I wont write down the salary I was on after 5 years in the private sector, with a business degree, stockbroking diploma and Financial qualifications. Lets just say it was comfortably below the industry average (back then and today) and I know many many people who were stuck with the same paltry salary with similar or better qualifications. I wasnt getting the cushdie (cushdie from where i was looking up from!) benchmarking figures that the poor unfortunate public service workers were getting!

Your constant Private sector bashing is no better then people who call public sector workers as "all lazy". Hypocrite to the core my friend.
 
Ron, I know you work in the private sector (self employed) as well as your public sector job so you have no agenda here. The facts are that 10 years ago the public sector, on average, job for job, was better paid than the private sector and over those 10 years the gap has increased, not decreased.
 
Myles na GCopaleen reckoned that everyone should stay in bed for one week out of every four. It would be a great saving on fuel, elctricity, food etc
 
What part of the public sector do you work and do really not consider people who work in this sector to be very lucky in general with the security of their jobs.

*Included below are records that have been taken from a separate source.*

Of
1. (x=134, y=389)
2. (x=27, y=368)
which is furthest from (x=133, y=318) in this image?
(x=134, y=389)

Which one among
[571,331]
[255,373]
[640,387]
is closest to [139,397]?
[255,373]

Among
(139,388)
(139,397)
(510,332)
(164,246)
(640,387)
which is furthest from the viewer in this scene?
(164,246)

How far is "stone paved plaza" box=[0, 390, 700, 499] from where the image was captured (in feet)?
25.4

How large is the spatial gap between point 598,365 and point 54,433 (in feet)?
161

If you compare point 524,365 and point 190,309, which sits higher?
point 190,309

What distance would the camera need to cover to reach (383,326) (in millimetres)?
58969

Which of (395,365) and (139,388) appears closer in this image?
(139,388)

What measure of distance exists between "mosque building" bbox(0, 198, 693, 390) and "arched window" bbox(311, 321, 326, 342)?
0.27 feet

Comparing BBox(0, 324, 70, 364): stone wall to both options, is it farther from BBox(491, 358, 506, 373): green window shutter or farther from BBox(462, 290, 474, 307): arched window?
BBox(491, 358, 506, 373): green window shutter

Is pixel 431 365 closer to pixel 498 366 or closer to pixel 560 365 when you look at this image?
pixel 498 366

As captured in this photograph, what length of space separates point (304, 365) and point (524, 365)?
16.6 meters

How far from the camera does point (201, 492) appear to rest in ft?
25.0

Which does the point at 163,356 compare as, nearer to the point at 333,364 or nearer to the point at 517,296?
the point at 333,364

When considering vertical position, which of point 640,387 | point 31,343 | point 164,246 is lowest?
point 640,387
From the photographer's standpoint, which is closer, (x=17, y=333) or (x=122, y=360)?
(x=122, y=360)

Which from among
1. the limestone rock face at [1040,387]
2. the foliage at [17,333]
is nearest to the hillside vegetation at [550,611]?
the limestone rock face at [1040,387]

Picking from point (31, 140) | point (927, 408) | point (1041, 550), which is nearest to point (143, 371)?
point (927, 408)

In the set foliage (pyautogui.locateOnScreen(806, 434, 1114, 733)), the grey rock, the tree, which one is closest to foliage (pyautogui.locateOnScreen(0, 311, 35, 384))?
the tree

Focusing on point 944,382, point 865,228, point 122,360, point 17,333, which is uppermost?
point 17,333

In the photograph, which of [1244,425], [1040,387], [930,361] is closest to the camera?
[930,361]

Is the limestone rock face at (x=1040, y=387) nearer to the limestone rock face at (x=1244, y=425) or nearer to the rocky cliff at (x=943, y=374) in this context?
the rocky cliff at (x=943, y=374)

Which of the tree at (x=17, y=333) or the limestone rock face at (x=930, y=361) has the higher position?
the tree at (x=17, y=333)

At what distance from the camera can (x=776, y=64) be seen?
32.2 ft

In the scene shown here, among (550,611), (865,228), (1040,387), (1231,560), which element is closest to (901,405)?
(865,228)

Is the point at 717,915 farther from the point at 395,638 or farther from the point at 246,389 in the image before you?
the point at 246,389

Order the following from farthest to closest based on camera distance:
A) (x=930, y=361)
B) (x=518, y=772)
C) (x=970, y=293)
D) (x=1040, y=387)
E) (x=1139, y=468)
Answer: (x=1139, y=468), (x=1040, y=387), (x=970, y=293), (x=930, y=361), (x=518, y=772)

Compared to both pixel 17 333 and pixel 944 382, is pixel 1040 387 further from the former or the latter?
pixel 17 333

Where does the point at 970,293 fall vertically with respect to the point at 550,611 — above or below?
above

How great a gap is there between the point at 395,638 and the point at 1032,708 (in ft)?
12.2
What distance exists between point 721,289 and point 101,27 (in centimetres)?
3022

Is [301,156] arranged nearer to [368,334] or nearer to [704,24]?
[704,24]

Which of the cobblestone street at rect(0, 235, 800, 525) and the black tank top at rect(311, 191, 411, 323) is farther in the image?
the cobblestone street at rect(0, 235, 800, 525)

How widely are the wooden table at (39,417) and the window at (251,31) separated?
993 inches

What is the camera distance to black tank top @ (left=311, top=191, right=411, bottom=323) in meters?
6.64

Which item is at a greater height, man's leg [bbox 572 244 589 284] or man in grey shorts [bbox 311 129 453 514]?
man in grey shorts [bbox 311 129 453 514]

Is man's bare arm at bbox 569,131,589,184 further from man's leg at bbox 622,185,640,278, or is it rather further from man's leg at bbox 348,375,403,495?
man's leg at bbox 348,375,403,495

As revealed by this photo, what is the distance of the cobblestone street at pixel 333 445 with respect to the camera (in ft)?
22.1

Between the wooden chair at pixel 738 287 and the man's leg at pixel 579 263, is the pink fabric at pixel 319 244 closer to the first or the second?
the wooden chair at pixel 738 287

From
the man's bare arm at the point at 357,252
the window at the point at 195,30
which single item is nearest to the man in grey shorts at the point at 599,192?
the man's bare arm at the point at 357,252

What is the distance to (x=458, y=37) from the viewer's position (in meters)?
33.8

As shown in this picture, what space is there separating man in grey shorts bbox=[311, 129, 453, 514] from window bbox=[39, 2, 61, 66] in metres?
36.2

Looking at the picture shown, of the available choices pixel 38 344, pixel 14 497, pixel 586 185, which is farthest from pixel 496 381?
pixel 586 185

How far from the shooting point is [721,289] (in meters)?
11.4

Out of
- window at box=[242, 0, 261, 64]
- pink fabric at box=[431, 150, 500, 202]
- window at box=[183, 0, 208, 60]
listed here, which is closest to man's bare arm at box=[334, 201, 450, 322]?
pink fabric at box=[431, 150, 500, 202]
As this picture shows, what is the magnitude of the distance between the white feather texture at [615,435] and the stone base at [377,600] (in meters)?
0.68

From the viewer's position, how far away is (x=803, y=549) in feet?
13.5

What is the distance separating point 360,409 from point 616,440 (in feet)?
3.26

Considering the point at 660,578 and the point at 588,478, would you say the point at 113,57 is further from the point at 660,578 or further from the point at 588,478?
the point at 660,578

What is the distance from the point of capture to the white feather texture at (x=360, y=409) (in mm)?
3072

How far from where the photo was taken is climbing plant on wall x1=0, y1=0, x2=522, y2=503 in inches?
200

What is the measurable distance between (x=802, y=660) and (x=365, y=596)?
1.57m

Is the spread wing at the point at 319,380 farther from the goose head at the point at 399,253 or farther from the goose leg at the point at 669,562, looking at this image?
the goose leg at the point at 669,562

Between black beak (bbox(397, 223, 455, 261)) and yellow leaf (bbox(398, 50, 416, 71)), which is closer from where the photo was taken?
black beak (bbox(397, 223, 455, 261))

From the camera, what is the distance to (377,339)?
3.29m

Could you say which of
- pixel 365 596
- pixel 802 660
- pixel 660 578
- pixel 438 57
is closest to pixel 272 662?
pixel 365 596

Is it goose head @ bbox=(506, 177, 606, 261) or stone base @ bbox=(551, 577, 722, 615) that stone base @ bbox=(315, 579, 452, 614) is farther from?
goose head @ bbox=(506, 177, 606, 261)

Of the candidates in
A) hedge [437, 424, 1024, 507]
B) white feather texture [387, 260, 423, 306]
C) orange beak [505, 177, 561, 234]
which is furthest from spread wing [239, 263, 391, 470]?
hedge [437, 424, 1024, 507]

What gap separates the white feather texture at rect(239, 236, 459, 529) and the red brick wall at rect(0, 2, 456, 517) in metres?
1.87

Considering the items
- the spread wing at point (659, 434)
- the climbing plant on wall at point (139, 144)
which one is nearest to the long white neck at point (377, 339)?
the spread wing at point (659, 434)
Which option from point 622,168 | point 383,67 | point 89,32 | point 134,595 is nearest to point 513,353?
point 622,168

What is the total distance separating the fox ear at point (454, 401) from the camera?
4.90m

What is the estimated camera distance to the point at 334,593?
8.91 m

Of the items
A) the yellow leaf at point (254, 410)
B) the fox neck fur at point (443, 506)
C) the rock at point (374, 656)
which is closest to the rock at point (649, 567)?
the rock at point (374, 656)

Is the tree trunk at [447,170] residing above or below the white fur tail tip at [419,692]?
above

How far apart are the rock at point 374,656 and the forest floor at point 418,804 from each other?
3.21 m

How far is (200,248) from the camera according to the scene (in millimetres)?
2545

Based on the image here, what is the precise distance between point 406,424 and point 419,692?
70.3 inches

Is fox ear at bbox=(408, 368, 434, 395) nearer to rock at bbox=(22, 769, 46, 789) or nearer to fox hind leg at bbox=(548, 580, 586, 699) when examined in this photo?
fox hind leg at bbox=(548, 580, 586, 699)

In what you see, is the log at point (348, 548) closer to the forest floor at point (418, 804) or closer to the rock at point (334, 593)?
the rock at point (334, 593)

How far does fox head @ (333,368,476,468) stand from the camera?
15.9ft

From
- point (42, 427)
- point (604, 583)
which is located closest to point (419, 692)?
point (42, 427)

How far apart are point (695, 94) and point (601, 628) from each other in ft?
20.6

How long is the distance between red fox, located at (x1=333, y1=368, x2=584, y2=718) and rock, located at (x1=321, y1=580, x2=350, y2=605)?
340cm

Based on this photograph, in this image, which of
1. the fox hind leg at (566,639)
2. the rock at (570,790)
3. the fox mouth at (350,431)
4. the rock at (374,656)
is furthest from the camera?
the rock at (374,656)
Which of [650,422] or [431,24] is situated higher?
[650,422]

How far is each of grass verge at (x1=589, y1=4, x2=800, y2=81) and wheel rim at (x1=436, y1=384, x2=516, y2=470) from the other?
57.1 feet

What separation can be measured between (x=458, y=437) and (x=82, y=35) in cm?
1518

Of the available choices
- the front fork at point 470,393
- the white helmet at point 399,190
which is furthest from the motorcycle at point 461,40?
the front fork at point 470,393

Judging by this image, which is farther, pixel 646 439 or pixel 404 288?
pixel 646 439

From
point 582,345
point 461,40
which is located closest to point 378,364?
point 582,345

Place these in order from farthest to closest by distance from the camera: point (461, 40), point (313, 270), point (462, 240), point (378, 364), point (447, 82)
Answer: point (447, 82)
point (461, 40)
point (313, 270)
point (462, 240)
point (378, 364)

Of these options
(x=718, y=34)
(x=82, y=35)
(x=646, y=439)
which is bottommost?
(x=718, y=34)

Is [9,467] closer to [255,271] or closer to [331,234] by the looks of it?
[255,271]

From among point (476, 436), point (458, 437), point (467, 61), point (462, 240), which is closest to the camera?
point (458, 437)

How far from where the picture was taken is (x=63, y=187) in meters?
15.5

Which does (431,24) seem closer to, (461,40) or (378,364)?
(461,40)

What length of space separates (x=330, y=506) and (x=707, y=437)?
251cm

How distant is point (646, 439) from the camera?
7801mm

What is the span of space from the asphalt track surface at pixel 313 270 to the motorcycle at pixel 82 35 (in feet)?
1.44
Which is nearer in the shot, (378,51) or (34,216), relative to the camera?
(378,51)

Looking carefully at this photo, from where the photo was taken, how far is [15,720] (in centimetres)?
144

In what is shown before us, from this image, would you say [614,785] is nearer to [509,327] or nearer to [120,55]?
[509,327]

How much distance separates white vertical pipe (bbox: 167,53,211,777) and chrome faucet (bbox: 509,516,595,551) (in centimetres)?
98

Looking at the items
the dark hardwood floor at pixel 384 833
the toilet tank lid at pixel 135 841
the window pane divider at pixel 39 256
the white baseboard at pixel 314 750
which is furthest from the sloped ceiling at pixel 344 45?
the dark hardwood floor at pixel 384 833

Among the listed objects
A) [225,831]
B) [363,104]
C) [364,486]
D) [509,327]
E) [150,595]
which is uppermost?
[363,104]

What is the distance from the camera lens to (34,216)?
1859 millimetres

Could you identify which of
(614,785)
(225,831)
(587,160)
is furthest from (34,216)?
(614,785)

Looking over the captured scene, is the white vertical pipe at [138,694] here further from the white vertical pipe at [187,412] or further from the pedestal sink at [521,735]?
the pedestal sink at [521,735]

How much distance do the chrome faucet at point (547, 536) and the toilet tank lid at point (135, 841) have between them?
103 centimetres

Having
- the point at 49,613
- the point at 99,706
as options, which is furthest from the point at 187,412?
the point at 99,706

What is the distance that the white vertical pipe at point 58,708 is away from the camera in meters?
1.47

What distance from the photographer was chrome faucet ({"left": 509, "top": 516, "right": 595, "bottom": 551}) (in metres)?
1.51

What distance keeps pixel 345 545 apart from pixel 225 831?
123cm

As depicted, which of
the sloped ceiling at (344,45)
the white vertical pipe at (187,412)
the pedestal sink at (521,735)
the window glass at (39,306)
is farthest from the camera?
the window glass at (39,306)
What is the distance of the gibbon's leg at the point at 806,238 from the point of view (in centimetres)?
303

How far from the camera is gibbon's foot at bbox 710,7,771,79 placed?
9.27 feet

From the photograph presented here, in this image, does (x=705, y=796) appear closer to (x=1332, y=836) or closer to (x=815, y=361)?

What kind of off the point remark is that? I was talking about the impossibility of working out an average salary for an area as wide and varied as the public sector. I did not, at any stage, say that people in the public sector were not lucky to have job security. That does not mean, however, that the people at the very bottom, on low salaries, should be asked to take a week's unpaid holiday because if you add everyone's salary together and work out the average it comes to a reasonable wage.
That would be like adding up the salaries of everyone who works in a hospital, from the top consultant down to the person who mops the canteen floor, saying the average works out at blah and therefore all hospital workers are on great salaries and should take a pay cut. Its a lazy and inaccurate way of doing the figures.
 


So you didn't get a job in the public sector because other people, who competed fairly and squarely with you for the jobs, were deemed better. and therefore got a better paid job than you What's so wrong about that? I applied for some jobs in the private sector, they were given to stronger candidtates and I settled for a less well paid job in the public sector. That's life.